WRITTEN EXERCISE: Copy the records below verbatim, starting at the line containing "How far does the" and ending with the line containing "0.49 metres", both included.

RECORD EXTRACTS:
— start —

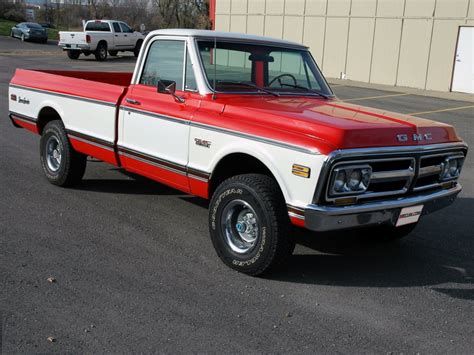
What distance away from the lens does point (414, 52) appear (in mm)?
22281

— end —
— start —

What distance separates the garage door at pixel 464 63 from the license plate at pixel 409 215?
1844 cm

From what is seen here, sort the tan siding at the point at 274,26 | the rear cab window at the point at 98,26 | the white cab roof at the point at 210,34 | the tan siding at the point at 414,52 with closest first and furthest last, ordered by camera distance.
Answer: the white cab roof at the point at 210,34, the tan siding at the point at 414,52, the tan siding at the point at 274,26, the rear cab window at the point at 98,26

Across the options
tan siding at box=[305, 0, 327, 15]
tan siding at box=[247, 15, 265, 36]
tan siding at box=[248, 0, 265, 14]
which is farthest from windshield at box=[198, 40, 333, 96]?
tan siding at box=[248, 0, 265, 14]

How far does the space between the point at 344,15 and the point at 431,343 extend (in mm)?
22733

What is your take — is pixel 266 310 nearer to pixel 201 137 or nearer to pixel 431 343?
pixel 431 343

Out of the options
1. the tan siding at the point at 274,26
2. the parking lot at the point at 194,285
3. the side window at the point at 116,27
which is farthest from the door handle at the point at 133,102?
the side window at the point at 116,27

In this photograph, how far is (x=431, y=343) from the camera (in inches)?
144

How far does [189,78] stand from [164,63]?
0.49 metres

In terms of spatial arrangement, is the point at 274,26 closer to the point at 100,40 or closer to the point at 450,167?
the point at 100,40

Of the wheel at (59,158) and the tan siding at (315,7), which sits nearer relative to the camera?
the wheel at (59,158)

— end —
— start —

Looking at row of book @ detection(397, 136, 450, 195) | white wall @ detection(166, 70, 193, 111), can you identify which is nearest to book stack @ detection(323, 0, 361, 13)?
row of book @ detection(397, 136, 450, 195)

— end —

ANSWER TO THE PROBLEM:
How far does the space between the point at 344,15 and the point at 431,343 extend (in mm)?
22733

What is your take — is pixel 266 310 nearer to pixel 201 137 or nearer to pixel 431 343?
pixel 431 343

Out of the options
1. the tan siding at the point at 274,26
2. the parking lot at the point at 194,285
3. the side window at the point at 116,27
which is farthest from the door handle at the point at 133,102?
the side window at the point at 116,27

In this photograph, how far is (x=431, y=343) from the camera (in inches)?
144

How far does [189,78] stand from [164,63]?
0.49 metres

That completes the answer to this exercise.